The legal profession and law schools have been in the throes of major changes since the financial crisis came to a head in 2008. This volume of the Journal of Law and Policy, ―New Ideas in Law and Legal Education,‖ primarily focuses on recommendations for and developments in legal education, to respond to the changing legal environment. To put these Articles and Essays in context, it is helpful to consider some of the changes in the legal profession and in law schools over the past five years.
When the financial crisis hit in 2008, conventional wisdom initially held that the downturn in law firm and government hiring of lawyers would be temporary. Many people who lost their jobs and who had been considering law school decided to apply. This initial surge in law school applications resulted in first-year enrollments at American Bar Association (ABA)-accredited law schools rising in 2009 and then topping out at 52,500 for the Fall 2010 entering class.
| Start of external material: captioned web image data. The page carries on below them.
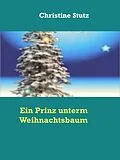 E-Book (epub) Ein Prinz unterm Weihnachtsbaum von Christine Stutz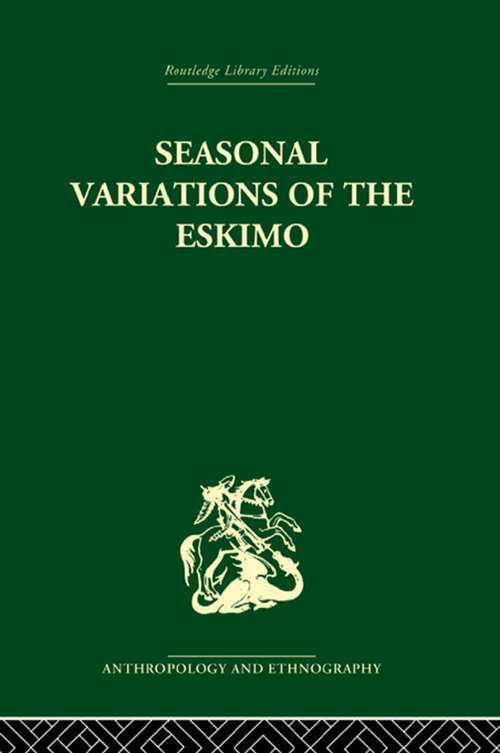 Book cover of Seasonal Variations of the Eskimo: A Study in Social Morphology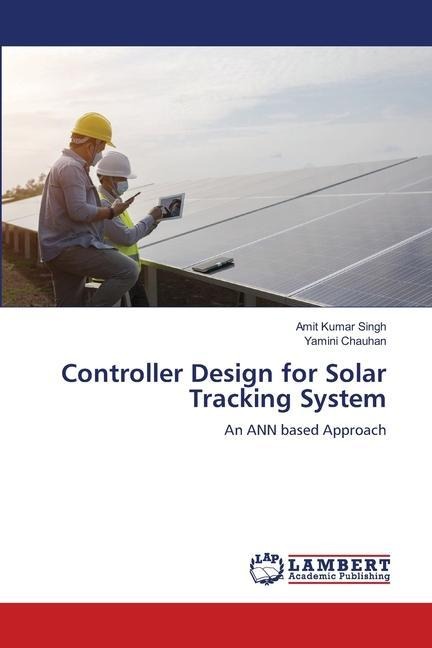 Controller Design for Solar Tracking System: An ANN based Approach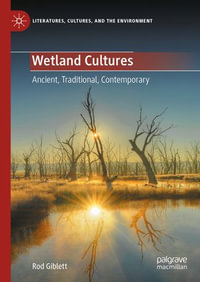Wetland Cultures : Ancient, Traditional, Contemporary - Rod Giblett
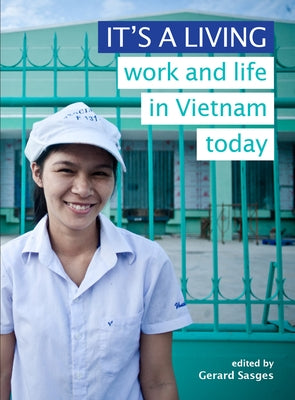 It's a Living: Work and Life in Vietnam Today by Sasges, Gerard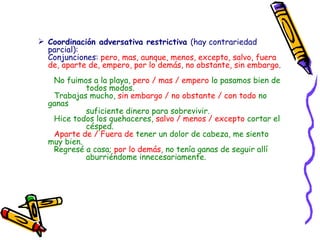Coordinación adversativa restrictiva  (hay contrariedad parcial): Conjunciones:  pero, mas, aunque, menos, excepto, salvo, fuera de, aparte de, empero, por lo demás, no obstante, sin embargo .   No fuimos a la playa,  pero / mas / empero  lo pasamos bien de todos modos.   Trabajas mucho,  sin embargo / no obstante / con todo  no ganas suficiente dinero para sobrevivir.   Hice todos los quehaceres,  salvo / menos / excepto  cortar el césped.   Aparte de / Fuera de  tener un dolor de cabeza, me siento muy bien. Regresé a casa;  por lo demás , no tenía ganas de seguir allí  aburriéndome innecesariamente.   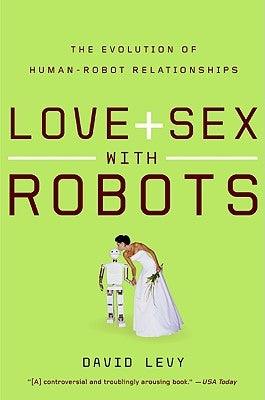 Love and Sex with Robots: The Evolution of Human-Robot Relationships by Levy, David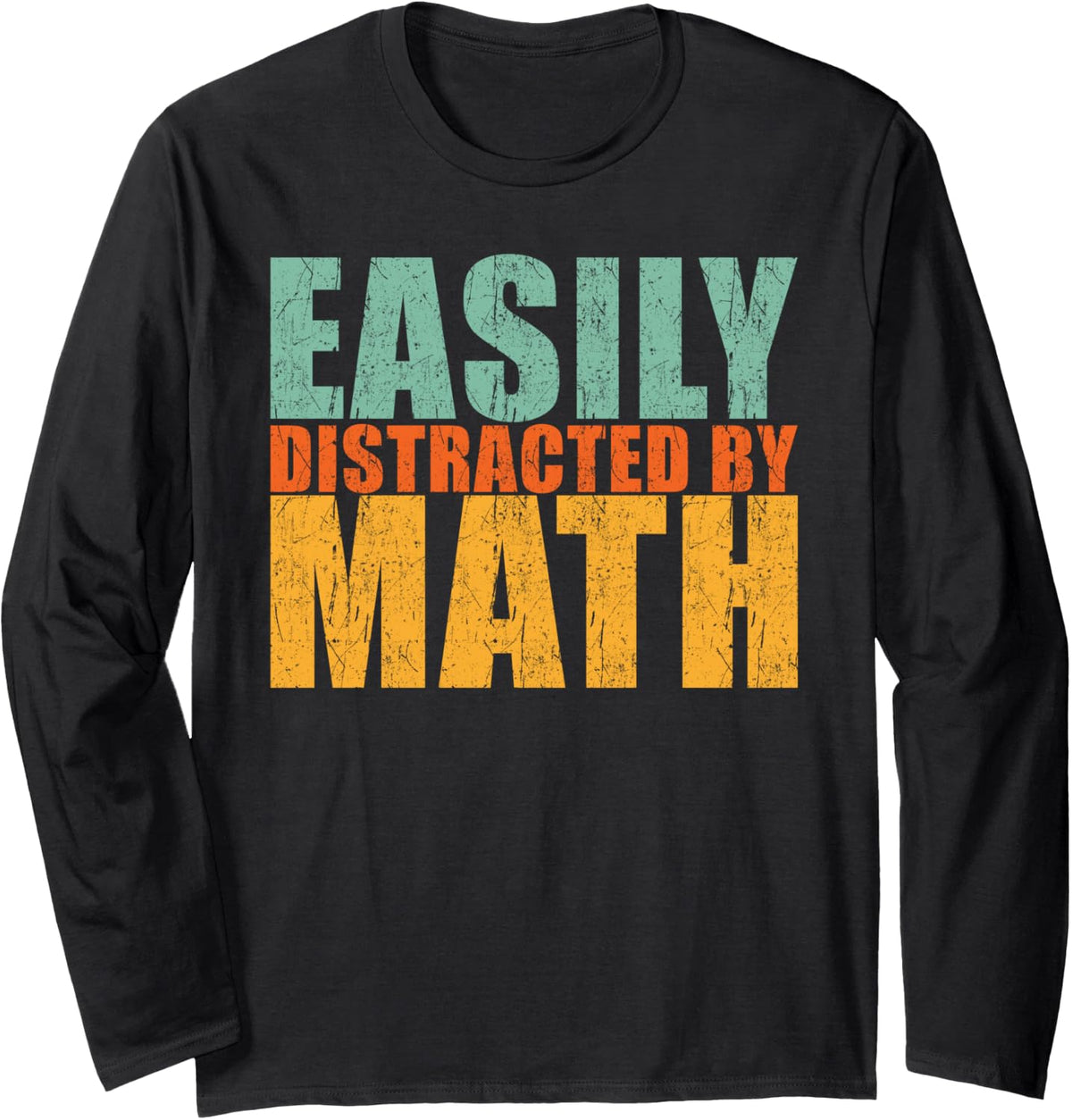 Mathematics Saying Easily Distracted by Math Long Sleeve T-Shirt - Adult Unisex Black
When lawyer hiring did not pick up, news articles began to lament the fact that there appeared to be too many lawyers, too many law schools, and that attending law school was a bad investment. As hiring remained weak and worries about law school debt rose, the 2011 entering class size fell to 48,700, and the class size fell again to 44,500 students for the 2012 entering class. Although the final numbers for the 2013 entering class are not in, predictions are that the class size will shrink further. This has led commentators to predict that some law schools will close within the next decade.
As law schools face the challenge of declining enrollment, they also face the need of preparing students better for the practice of law today and the legal needs of clients tomorrow.